Sucedió en Ohio, Estados Unidos. Una pizzería, Heavenly, se decidió a organizar un tierno evento: el Employee Appreciation Day (día de apreciación del trabajador). En esa jornada se habría de honrar la buena actitud y entrega de sus empleados durante los duros y aciagos días del Covid-19. Su propietario y administrador transmitió un video en las redes sociales donde anunció a su clientela que, en una fecha determinada, todos los beneficios por la empresa producidos durante ese día señalado serían repartidos entre sus contratados de forma equitativa. La invitación fue respondida por la comunidad fervientemente, duplicando sus pedidos regulares e incrementando la cantidad de propinas recibidas. El resultado del ejercicio fue inspirador: una vez descontados los costos de los ingresos, cada laburador obtuvo una paga igual a 78 USD la hora.

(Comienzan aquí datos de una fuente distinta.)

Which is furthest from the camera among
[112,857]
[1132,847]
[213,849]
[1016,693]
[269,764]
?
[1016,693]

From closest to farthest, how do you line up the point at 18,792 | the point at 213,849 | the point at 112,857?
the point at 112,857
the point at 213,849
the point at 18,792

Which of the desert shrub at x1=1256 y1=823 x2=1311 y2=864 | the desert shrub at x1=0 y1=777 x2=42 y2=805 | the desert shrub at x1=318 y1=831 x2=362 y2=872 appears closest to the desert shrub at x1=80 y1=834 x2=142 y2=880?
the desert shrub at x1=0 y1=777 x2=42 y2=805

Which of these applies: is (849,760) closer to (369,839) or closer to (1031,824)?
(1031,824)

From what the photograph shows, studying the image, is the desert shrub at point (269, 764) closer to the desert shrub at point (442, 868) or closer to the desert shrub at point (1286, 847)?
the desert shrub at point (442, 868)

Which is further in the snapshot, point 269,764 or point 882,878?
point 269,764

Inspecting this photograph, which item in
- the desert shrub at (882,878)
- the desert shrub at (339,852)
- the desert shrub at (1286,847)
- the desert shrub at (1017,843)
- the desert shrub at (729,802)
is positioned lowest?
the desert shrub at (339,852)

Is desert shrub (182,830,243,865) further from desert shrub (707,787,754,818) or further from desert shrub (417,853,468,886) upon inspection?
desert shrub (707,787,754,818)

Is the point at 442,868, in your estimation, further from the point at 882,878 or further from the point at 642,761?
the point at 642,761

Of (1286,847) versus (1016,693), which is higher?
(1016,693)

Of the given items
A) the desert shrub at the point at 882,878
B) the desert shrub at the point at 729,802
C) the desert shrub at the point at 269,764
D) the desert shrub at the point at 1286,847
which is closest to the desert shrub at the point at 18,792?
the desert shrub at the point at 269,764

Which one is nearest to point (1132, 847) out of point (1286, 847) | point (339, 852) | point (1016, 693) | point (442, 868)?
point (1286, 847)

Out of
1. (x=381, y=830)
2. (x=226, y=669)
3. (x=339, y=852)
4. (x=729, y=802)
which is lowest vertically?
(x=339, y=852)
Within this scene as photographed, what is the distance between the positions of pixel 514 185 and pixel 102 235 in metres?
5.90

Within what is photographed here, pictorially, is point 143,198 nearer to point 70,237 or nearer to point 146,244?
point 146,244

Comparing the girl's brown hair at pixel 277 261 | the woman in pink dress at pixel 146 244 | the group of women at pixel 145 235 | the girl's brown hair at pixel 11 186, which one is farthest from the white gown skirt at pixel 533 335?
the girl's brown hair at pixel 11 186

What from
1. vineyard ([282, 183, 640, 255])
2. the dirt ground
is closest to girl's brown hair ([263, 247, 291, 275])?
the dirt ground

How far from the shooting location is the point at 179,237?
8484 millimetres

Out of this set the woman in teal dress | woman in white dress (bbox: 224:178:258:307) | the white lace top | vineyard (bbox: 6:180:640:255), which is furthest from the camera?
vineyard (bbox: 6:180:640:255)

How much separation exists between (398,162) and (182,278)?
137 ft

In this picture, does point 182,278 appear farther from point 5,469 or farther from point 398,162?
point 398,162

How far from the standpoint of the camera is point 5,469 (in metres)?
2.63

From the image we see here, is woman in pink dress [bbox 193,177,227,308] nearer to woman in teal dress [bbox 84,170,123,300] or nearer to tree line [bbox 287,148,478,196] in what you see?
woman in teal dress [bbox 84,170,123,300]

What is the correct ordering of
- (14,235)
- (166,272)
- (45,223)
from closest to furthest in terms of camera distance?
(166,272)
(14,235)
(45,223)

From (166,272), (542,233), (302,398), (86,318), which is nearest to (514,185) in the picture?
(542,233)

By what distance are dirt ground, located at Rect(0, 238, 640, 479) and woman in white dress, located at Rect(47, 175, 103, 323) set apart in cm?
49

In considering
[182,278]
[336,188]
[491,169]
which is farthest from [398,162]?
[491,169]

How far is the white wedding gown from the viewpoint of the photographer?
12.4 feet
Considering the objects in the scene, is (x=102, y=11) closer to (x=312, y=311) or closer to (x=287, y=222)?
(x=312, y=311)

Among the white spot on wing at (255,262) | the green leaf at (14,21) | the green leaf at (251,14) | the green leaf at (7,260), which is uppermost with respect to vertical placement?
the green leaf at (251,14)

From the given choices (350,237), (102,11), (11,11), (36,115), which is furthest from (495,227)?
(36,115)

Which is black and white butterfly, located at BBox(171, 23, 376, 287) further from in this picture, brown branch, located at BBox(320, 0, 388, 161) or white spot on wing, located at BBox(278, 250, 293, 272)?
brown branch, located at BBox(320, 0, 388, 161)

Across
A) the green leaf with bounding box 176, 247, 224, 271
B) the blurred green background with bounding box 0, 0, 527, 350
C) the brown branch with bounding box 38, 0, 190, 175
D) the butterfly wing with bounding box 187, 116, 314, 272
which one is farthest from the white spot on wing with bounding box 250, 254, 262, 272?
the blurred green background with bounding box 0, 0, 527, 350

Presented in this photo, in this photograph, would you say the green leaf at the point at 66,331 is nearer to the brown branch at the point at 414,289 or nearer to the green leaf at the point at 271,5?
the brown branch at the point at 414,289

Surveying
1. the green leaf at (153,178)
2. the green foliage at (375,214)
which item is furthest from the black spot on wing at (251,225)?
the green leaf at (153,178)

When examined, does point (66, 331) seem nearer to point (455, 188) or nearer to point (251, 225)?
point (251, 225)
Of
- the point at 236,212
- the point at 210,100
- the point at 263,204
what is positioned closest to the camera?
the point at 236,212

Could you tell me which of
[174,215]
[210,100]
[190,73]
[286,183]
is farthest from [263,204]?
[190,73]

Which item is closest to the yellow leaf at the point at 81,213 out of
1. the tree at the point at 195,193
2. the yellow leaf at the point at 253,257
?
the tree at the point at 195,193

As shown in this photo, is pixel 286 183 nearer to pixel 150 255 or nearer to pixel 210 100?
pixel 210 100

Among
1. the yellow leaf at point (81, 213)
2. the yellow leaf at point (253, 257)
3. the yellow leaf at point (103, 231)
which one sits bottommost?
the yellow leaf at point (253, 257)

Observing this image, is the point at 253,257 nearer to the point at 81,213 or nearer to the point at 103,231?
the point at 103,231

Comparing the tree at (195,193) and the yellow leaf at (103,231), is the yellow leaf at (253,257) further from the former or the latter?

Un análisis matemático, demasiado superficial pero aun así suficiente, es necesario realizar. La empresa de comida rápida está acostumbrada a despachar, en un día normal, en promedio, 90 pedidos, acorde a su misma información. En esa especial fecha, impulsados por la bondad y generosidad del capitalista, la cantidad a entregar ascendió a 220. Si la pizzería fuera una cooperativa de trabajadores, que es en esencia el ideal marxista de cómo organizar la producción en la empresa, cada trabajador/propietario recibiría 31 USD la hora de manera regular, acorde a una regla de tres básica y simplista. Richard Wolff, el marxista por excelencia en los Estados Unidos, citaba un estudio durante una emisión de su programa Economic Update, cuyos resultados son igual de dicientes: si el salario mínimo en los Estados Unidos hubiera ascendido a la misma tasa de crecimiento de la experimentada por el de los Secretarios Delegados, el menor pago legal recibido por un trabajador sería de 21 USD la hora. Hoy es 7,25 USD por cada 60 minutos.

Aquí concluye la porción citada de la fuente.